17. Spoke cryomodule Major Procurements 2/2 17 3.Spoke power couplers procurement & lead time Scheduled between June 2016 and June 2018 - Cost estimate: ~ 1.1 M€ Several companies worldwide & Europe – Prototypes: SCT (Fr) and PMB (Fr) Order the 26 power couplers in one single procurement, to a single supplier Spare strategy: no spare (ESS guideline), but with option for 1 or 2 spares Allocated production lead time will allow 2 phases: - a pre-production (2 to 4 units) to check production processes and quality, constituting a Go/NoGo for phase 2. - a series production for the remaining (22 or 24) 4.Spoke cold tuning systems procurement & lead time Scheduled between June 2016 and June 2018 - Cost estimate: ~ 0.5 M€ 5.Cryomodule parts procurement/assembly & lead time Scheduled between July 2016 and Sept. 2018 - Cost estimate: ~ 4.0 M€

18. Top risks #1 (Main risk): success-oriented schedule: no room for a failure – Typically: a cavity VT failure, a cryomodule assembly failure implying a partial or full disassembly/re-assembly of a cryomodule. – Mitigation: anticipate as much as possible the series production, to give schedule margin during series production, without taking additional risk: this is the followed scenario with the intermediate validation tests. #2: No spare: neither for sub-components nor for a complete module – A failure during production of a sub-component, or a lower performing component (cavity, power coupler, cryomodule...). – Mitigation: integrate options in procurement for additional production (yield) and use whenever possible the prototype cryomodule parts (except for cavities). #3: Failure of a test/preparation facility: RF source, vertical cryostat,... – Cavity, coupler or cryomodule tests and preparations rely on heavy infrastructure that might have failures – Mitigation: have fallback solutions: for RF, several sources will be available at UU (FREIA) and 1 at IPNO; for cryo test, 2 VC will be available at IPNO,...
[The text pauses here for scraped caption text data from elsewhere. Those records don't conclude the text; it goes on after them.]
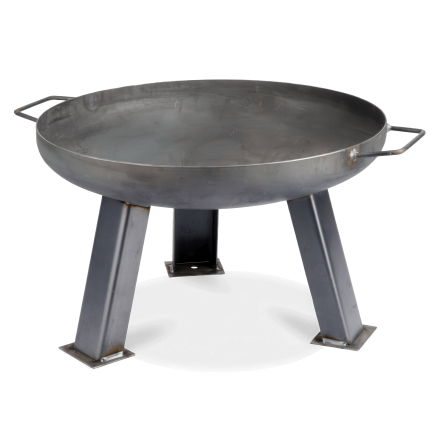 Kovové ohnisko SICILIA I 60 cm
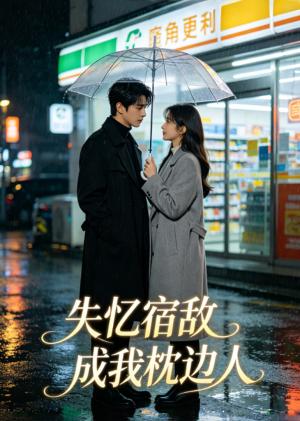 《失忆宿敌成我枕边人（13集）（夸克网盘）》短剧封面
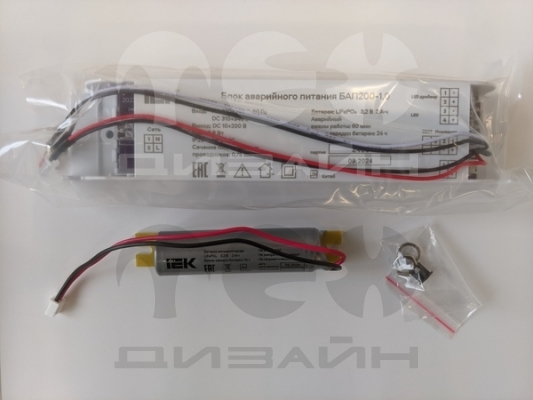 ���� ���������� ������� ���200-1,0 ��� LED IEK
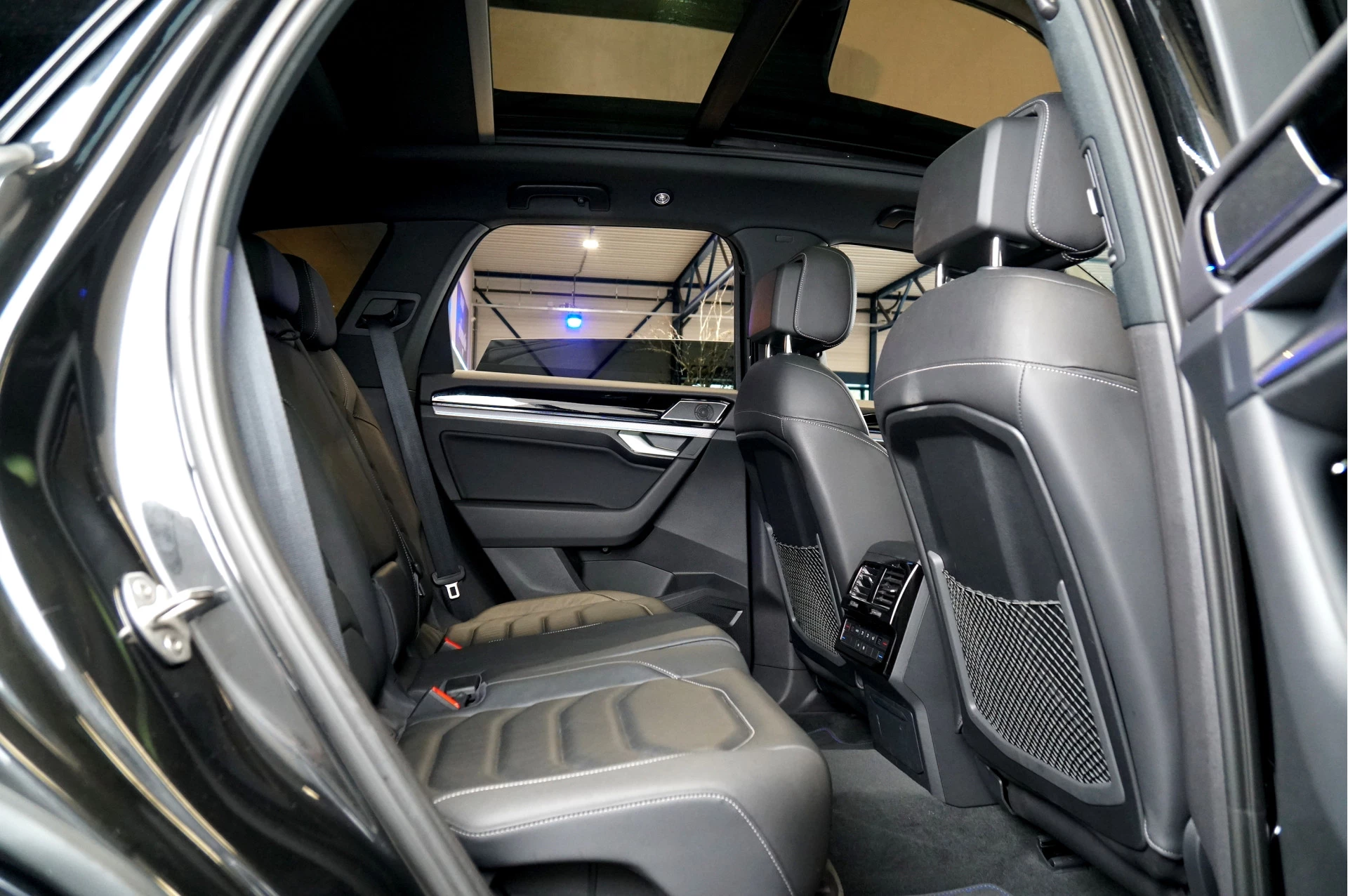 Hoofdafbeelding Volkswagen Touareg
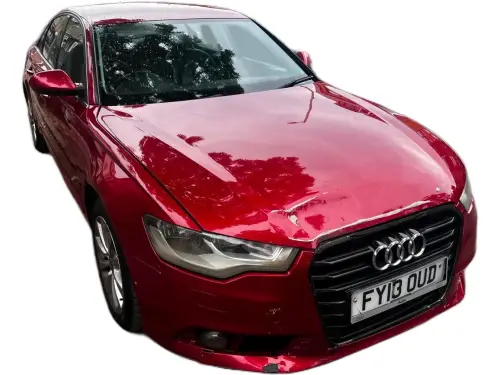 Audi A6 FY13 OUD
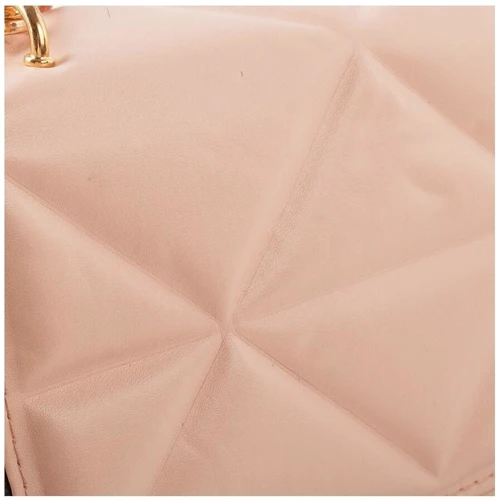 Жіноча сумка крос боді Valiria Fashion рожева (5DETAA39202-pink): Застібка Магнитная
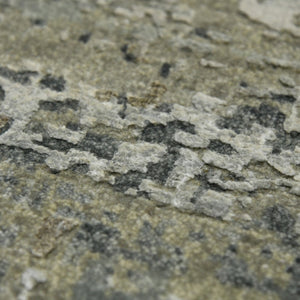 Amer Rugs Mystique Hand-knotted Abstract Wool And Silk Area Rug - A Luxurious, Durable Statement Piece For Any Room Stone Blue Wool, Silk Mys120203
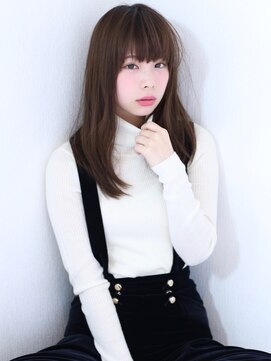 ウナカサ 箕面(unacasa) unacasa　愛されグレージュロブ☆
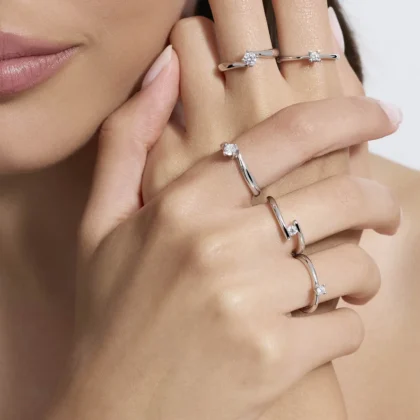 Mabina Gioielli presenta la nuova collezione My Diamond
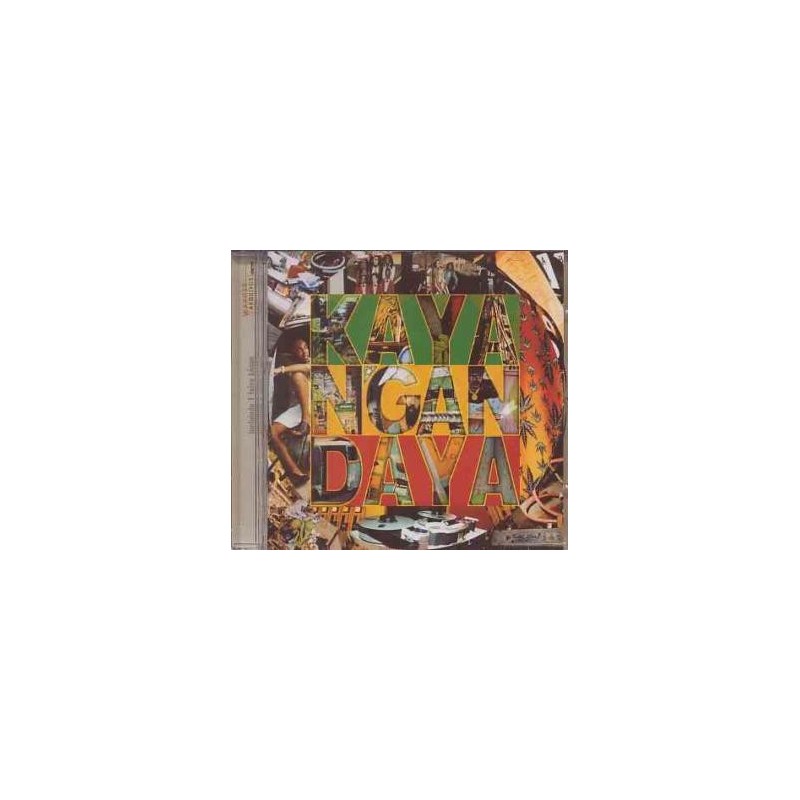 Gilberto Gil - Kaya N'gan Daya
19. Next Six Months 19 Conditioning of the 2 sets of power coupler pairs Develop and validate several cavity procedures: Cavity H degassing at 550 °C to cure from Q-disease Cavity venting procedure without inducing particle contamination Achieve the prototype valve box fabrication Perform a test of a cavity + power coupler in HNOSS before sept. 2016 Achieve preparation and assembly of the spoke cryomodule for Oct. 2016 Start niobium and cavity mass production within 2 months

20. Summary 20 All 3 cavity prototypes already tested in VT and showed excellent performances, with important margins w.r.t. specifications Design of all components for the spoke cryomodule is 99 % achieved Fabrication and assembly of the spoke cryomodule prototype and valve box, close to completion; the prototype cryomodule should be ready for test in Oct. 2016. The actual schedule allows us to deliver the last spoke cryomodule to ESS on time (Dec. 2018), with realistic time allocated for the different activities…but only little (no ?) margin to cover for potential failures.